Warga Kota Padang Kembali Dilanda Banjir: 5 Kali Sebulan, Sebabkan Kerugian Besar
Mawar, seorang warga di Pasar Lalang Kuranji, mengungkapkan bahwa dalam sebulan terakhir, daerahnya telah mengalami banjir sebanyak lima kali.
Banjir kembali melanda beberapa daerah di Kota Padang, Sumatera Barat, pada Jumat pagi, 2 Januari 2026. Banjir ini disebabkan oleh meluapnya sejumlah sungai akibat hujan deras yang mengguyur sepanjang malam. Menurut pantauan Liputan6.com, banjir terjadi di beberapa kawasan yang sebelumnya juga mengalami bencana serupa sejak akhir November 2025, termasuk di Kuranji, Tabing Banda Gadang, Dadok Tunggul Hitam, dan Batu Busuk di Kecamatan Pauh.
Seorang warga dari Pasar Lalang Kuranji, Mawar, mengungkapkan bahwa daerahnya sudah dilanda banjir sebanyak lima kali dalam sebulan terakhir. "Iya tapi dua kali yang parah, termasuk kali ini paling parah rumah saya dihantam oleh air, barang-barang semuanya tidak ada lagi yang tersisa," katanya pada Jumat (2/1).
Pada siang hari di kawasan ini, warga juga memerlukan evakuasi karena banjir semakin tinggi dan deras, yang masuk ke dalam rumah-rumah mereka, sementara hujan masih terus mengguyur.
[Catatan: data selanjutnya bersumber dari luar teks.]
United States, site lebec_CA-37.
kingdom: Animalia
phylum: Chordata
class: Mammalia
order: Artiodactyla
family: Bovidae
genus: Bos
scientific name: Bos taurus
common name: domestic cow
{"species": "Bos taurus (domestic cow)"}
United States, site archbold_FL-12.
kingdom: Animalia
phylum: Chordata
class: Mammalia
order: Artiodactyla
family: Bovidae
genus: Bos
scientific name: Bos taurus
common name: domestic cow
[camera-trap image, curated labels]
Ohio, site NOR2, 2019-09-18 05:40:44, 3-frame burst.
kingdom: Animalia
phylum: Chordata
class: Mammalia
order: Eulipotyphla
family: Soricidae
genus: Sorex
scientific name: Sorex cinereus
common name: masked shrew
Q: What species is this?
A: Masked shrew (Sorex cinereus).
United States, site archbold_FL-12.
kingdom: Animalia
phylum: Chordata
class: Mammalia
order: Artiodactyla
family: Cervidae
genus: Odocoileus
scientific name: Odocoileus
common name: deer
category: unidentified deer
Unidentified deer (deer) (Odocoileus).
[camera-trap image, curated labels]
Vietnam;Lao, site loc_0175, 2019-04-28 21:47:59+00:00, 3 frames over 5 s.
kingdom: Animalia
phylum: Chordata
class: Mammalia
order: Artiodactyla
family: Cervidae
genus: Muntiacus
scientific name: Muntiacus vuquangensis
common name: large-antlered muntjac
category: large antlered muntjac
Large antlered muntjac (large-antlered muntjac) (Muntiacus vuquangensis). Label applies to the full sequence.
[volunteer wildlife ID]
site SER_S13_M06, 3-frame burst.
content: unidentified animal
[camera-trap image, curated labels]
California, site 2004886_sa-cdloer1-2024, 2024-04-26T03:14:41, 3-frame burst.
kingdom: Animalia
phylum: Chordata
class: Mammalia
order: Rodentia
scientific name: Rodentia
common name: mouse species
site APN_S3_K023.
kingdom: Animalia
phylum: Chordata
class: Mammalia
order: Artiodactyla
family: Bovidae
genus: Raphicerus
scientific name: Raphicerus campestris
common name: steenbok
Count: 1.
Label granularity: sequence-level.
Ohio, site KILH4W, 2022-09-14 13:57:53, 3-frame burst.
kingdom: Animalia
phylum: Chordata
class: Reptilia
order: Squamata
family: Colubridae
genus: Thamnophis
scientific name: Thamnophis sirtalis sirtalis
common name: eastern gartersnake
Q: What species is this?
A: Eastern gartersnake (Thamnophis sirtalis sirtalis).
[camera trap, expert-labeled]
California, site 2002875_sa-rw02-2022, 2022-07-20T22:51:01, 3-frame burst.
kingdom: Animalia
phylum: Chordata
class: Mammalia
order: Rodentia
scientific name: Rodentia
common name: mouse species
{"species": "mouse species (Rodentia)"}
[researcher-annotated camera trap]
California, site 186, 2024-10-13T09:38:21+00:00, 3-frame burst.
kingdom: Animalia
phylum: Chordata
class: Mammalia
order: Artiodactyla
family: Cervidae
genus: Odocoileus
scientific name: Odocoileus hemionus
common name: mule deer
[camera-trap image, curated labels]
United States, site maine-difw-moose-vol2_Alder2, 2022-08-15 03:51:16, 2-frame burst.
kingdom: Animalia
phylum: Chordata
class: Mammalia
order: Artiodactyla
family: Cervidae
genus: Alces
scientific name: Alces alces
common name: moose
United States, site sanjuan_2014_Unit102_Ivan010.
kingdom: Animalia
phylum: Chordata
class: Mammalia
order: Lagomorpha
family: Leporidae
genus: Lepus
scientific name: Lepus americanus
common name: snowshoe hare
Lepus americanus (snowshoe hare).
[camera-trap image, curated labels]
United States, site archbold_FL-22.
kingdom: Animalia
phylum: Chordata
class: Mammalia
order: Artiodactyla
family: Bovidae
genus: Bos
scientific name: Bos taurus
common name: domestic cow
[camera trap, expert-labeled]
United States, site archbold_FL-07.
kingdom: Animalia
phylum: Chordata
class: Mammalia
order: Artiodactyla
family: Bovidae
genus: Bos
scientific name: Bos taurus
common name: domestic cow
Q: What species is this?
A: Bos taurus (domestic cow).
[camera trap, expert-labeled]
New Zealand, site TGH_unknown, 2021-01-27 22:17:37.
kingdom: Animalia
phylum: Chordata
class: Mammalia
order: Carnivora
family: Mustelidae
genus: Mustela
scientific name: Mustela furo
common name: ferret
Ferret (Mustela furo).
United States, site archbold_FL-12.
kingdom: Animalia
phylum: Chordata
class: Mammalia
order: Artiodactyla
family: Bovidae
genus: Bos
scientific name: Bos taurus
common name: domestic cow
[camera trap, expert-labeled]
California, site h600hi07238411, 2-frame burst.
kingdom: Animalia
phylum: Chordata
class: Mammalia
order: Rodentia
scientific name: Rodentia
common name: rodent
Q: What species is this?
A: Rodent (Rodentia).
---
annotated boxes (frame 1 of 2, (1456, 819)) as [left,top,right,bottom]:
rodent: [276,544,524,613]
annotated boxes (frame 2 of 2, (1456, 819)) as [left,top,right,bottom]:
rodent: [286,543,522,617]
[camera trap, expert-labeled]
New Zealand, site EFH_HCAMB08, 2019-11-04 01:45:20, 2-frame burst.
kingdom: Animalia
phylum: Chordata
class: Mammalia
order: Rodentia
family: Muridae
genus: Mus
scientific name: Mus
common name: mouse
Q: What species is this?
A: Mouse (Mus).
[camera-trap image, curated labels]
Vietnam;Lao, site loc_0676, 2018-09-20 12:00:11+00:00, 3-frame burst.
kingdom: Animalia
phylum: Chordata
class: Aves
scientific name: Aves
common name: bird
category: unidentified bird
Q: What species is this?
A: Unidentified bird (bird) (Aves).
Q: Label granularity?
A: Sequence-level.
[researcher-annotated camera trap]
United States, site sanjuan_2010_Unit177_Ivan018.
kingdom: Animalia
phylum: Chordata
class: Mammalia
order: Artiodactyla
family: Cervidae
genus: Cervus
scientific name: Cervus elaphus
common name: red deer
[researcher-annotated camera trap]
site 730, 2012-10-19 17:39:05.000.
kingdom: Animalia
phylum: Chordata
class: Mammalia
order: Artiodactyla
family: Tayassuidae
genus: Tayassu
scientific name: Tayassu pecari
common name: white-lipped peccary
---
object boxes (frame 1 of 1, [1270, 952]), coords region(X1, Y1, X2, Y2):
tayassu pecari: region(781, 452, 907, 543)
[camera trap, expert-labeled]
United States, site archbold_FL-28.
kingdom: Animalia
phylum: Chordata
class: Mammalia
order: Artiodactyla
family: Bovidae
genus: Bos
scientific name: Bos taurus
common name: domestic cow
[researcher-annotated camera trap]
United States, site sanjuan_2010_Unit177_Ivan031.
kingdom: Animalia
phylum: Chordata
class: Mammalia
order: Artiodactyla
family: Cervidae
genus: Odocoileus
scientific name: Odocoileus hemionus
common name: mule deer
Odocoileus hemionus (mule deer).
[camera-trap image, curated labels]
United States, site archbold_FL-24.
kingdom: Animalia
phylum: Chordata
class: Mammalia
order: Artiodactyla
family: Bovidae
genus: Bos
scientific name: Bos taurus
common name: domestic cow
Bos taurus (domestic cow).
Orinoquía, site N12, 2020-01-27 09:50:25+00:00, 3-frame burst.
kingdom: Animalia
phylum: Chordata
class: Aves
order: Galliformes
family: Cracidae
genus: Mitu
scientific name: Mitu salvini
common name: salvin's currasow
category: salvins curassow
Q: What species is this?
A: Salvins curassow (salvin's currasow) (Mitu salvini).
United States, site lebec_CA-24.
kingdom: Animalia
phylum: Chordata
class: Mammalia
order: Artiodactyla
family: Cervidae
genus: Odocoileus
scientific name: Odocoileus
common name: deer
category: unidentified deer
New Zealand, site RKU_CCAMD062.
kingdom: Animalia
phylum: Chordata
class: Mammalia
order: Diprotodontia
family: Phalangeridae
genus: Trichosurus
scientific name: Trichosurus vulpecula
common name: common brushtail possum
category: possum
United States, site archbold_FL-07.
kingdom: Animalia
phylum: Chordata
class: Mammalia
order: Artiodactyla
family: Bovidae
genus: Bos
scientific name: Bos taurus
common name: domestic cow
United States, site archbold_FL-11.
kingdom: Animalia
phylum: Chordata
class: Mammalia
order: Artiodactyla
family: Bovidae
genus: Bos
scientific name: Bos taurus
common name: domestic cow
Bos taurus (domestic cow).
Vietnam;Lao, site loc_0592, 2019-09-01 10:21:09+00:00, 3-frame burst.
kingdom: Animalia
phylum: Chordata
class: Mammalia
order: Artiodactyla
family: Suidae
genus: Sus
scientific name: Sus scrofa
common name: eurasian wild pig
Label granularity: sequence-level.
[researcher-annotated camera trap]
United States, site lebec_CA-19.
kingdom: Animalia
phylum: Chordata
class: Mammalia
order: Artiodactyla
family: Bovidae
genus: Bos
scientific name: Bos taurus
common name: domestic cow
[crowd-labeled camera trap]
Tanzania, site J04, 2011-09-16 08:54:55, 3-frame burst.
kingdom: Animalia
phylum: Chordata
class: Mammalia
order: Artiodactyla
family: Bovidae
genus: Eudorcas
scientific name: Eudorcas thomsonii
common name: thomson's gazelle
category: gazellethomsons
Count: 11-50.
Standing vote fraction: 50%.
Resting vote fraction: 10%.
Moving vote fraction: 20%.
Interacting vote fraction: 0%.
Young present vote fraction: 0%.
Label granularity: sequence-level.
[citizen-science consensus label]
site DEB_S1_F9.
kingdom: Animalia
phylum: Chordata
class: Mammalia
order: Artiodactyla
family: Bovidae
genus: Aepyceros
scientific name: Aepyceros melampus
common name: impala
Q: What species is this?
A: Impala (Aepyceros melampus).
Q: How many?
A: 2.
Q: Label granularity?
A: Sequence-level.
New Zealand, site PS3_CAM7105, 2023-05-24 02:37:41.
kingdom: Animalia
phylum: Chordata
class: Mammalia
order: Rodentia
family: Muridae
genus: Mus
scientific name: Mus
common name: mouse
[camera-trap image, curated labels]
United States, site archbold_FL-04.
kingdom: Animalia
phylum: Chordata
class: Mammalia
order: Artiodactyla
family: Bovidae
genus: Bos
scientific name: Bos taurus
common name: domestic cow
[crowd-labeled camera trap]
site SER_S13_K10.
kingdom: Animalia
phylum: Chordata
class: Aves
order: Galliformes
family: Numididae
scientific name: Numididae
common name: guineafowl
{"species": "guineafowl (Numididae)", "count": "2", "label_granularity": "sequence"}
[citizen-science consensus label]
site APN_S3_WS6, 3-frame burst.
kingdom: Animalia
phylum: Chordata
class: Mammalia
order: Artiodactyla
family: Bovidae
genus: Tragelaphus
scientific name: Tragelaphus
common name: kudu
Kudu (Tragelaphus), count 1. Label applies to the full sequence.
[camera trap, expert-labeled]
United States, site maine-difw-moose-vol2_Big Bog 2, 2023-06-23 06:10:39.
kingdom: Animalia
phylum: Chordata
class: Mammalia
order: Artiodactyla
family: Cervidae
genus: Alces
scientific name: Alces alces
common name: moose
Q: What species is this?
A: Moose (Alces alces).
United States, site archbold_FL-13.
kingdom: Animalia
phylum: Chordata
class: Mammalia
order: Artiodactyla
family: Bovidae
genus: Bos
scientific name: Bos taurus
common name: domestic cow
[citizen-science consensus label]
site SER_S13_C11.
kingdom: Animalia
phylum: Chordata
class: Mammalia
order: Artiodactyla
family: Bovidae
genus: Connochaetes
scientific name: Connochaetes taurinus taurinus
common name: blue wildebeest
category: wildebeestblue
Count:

Kepala BPBD Kota Padang, Hendri Zulviton, menyatakan bahwa debit air di beberapa aliran sungai terlihat meningkat sejak malam sebelumnya.
"Iya naik ini airnya ada yang masuk ke rumah warga juga di Pasar Lalang Kuranji, tim sedang menuju ke lokasi untuk evakuasi," ujarnya.
Di sisi lain, Badan Meteorologi, Klimatologi dan Geofisika (BMKG) Minangkabau melaporkan bahwa wilayah yang mengalami hujan deras mencakup Kabupaten Pesisir Selatan, Solok, Tanah Datar, Padang Pariaman, dan Agam. Selain itu, daerah perkotaan yang terdampak juga meliputi Kota Padang dan Kota Pariaman.